On 10/20/20 at 01:45pm, Rahul Gopakumar wrote:
> Hi Baoquan,
> 
> We had some trouble applying the patch to problem commit and the latest 
> upstream commit. Steven (CC'ed) helped us by providing the updated draft 
> patch. We applied it on the latest commit 
> (3e4fb4346c781068610d03c12b16c0cfb0fd24a3), and it doesn't look like 
> improving the performance numbers.

Thanks for your feedback. From the code, I am sure what the problem is,
but I didn't test it on system with huge memory. Forget mentioning my
draft patch is based on akpm/master branch since it's a mm issue, it
might be a little different with linus's mainline kernel, sorry for the
inconvenience.

I will test and debug this on a server with 4T memory in our lab, and
update if any progress.

§ Items

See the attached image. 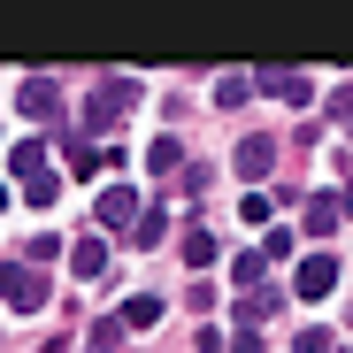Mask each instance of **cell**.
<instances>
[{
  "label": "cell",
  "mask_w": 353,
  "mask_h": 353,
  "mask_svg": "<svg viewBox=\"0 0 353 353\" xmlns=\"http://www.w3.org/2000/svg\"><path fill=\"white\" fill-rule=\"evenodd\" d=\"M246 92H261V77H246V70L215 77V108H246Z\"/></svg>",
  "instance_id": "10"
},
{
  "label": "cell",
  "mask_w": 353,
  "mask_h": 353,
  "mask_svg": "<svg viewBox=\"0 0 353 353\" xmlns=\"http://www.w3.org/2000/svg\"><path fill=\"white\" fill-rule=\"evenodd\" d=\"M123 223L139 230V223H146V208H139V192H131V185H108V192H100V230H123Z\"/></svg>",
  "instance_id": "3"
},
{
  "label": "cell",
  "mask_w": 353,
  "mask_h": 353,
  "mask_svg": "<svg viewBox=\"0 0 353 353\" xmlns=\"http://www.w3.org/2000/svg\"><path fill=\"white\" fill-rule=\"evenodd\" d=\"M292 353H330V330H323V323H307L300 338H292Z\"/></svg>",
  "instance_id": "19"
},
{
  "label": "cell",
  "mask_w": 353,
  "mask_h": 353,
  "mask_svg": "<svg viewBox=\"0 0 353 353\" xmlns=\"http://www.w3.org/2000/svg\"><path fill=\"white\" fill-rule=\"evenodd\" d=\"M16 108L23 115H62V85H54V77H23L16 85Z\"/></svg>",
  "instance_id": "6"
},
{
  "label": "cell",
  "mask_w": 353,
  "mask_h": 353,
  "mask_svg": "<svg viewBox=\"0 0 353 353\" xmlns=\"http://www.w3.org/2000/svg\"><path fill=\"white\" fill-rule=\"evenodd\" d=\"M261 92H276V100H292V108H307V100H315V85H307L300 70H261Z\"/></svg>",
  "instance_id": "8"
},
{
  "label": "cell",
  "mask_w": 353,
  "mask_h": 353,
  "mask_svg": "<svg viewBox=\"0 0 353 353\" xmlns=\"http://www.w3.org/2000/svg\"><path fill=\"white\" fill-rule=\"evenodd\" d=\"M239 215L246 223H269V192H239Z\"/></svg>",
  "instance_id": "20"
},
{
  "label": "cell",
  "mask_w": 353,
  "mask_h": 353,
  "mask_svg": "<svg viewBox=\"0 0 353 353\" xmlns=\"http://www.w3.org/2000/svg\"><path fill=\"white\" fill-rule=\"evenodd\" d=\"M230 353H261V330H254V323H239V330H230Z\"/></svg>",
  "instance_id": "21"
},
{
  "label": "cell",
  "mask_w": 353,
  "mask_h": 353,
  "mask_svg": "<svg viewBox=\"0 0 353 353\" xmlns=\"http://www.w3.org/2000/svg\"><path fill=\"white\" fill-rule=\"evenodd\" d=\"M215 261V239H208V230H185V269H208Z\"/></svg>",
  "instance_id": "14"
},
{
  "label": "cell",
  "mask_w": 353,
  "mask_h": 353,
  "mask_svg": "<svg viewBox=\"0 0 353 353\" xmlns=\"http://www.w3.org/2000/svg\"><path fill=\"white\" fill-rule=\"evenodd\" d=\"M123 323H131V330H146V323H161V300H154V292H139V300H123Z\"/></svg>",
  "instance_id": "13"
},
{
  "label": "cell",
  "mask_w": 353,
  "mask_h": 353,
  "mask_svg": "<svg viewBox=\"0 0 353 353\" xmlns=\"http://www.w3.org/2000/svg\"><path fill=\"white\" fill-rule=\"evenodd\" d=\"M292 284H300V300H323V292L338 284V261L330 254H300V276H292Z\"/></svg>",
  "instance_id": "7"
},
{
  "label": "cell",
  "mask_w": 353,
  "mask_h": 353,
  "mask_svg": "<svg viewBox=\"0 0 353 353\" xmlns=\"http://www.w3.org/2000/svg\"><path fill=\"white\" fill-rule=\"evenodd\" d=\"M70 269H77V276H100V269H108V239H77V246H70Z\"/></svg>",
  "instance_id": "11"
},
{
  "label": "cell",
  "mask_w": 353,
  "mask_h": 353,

§ Short task
Reproduce the entire mailing-list reply about the draft patch word for word. You won't need the rows for anything here.

§ Solution for this problem
On 10/20/20 at 01:45pm, Rahul Gopakumar wrote:
> Hi Baoquan,
> 
> We had some trouble applying the patch to problem commit and the latest 
> upstream commit. Steven (CC'ed) helped us by providing the updated draft 
> patch. We applied it on the latest commit 
> (3e4fb4346c781068610d03c12b16c0cfb0fd24a3), and it doesn't look like 
> improving the performance numbers.

Thanks for your feedback. From the code, I am sure what the problem is,
but I didn't test it on system with huge memory. Forget mentioning my
draft patch is based on akpm/master branch since it's a mm issue, it
might be a little different with linus's mainline kernel, sorry for the
inconvenience.

I will test and debug this on a server with 4T memory in our lab, and
update if any progress.